4) For Screwtape’s perspective why is it far better to make people live in the future?
5) How are vices related to the future? What vice thought to be an exception really isn’t?
6) What exactly is living in the present?
7) When “living in the present” becomes ambiguous, what is often the process?
Wednesday Nov. 20 – Chapters 16-18
Letter 16–Finding Best Church; Vicar & Fr. Spike
1) In relation to his local church what is the patient doing or not doing? Why is this not necessarily a bad thing?
2) Although God does not encourage His children to be critics in the sense of searching for a suitable church, He does allow for criticism in a different sense. What is that?
3) What attitude of church-goers is “most hostile” to Hell’s policy?
4) What about Fr. Spike’s sermons does Screwtape like? But what is Fr. Spike’s “fatal defect”?
5) Rather than argument about doctrine, Screwtape prefers another technique “for producing malice.” What is it?
6) Which of Paul’s teachings does Screwtape want Christians to forget?**
Letter 17–Two Types of Gluttony
1) What are the two types? Which type characterizes the patient’s mother?
2) What does she think she is practicing?
3) Why was she so easily pleased in the past?
4) How are males best turned to gluttony?
5) On what virtue is excess food a kind of “artillery preparation” for the attack?
6) What is the “grand lie” told by the school masters at the instigation of the devils?
Letter 18–Abstinence, Monogamy & Marriage
1) Instead of sexual temptation, Screwtape focuses on another theme.

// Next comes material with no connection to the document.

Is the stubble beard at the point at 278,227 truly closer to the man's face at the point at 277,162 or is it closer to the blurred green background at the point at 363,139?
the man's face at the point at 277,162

Which one? Why forego sexual temptation?
2) Why does Screwtape promote “being in love” as the only acceptable basis for marriage?
3) How does Hell’s “whole philosophy” promote competition between selves? What is the “contradiction” aimed at by “the Enemy”?
4) How do spiders exemplify Screwtape’s desired approach to sex?
5) How do the family and the organism frustrate the devils?
6) How does a man’s sexual infatuation shield him from the guilt of choosing a fool or promiscuous woman to be his wife?